++++ DATA SHOWN ++++
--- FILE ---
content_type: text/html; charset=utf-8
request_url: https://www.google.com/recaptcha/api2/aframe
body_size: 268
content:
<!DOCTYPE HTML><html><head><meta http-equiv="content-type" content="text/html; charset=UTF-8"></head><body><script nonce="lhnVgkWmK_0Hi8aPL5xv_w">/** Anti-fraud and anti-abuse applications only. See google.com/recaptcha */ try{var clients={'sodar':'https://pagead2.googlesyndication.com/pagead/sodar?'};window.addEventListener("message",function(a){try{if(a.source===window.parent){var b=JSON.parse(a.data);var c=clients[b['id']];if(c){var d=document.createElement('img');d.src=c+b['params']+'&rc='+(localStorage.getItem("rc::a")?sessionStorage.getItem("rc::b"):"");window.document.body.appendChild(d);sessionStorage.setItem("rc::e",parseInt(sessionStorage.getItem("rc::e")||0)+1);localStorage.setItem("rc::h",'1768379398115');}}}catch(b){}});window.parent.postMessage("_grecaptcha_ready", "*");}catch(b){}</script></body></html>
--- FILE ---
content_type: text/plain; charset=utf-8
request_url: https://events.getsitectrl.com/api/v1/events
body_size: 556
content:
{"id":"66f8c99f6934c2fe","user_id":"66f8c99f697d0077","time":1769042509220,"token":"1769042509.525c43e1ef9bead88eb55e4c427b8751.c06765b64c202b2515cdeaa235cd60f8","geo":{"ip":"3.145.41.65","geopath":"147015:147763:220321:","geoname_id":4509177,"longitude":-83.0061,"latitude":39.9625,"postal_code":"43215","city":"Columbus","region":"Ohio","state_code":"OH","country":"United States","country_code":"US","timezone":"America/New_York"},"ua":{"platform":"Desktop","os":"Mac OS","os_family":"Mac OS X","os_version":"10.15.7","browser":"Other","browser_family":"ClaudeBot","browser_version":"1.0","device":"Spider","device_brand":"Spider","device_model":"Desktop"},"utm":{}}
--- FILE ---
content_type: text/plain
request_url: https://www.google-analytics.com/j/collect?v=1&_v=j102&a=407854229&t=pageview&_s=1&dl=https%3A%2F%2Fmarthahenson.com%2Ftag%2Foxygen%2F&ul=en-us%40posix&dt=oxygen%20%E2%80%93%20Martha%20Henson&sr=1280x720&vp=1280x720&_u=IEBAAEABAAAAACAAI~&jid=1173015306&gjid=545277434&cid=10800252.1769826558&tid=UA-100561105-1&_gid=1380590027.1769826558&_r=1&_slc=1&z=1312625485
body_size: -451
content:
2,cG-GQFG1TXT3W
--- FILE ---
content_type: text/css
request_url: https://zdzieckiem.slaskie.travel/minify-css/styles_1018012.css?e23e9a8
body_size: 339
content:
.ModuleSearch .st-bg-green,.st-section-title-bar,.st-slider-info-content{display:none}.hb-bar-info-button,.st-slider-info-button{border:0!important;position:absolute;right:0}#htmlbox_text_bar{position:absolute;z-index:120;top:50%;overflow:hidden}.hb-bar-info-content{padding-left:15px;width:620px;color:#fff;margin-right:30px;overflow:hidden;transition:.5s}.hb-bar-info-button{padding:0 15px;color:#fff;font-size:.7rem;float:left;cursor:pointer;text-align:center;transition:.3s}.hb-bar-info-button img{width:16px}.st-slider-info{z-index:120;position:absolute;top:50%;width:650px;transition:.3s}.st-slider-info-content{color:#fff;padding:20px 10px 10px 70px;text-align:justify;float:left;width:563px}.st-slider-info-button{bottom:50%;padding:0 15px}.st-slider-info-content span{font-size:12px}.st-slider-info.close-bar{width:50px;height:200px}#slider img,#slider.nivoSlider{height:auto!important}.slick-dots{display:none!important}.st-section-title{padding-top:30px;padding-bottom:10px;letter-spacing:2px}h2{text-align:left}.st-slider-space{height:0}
++++
What number of lines in the listing above hold the string "plain"? Give that number and nothing else.

- **RESPONSE BOX**:
2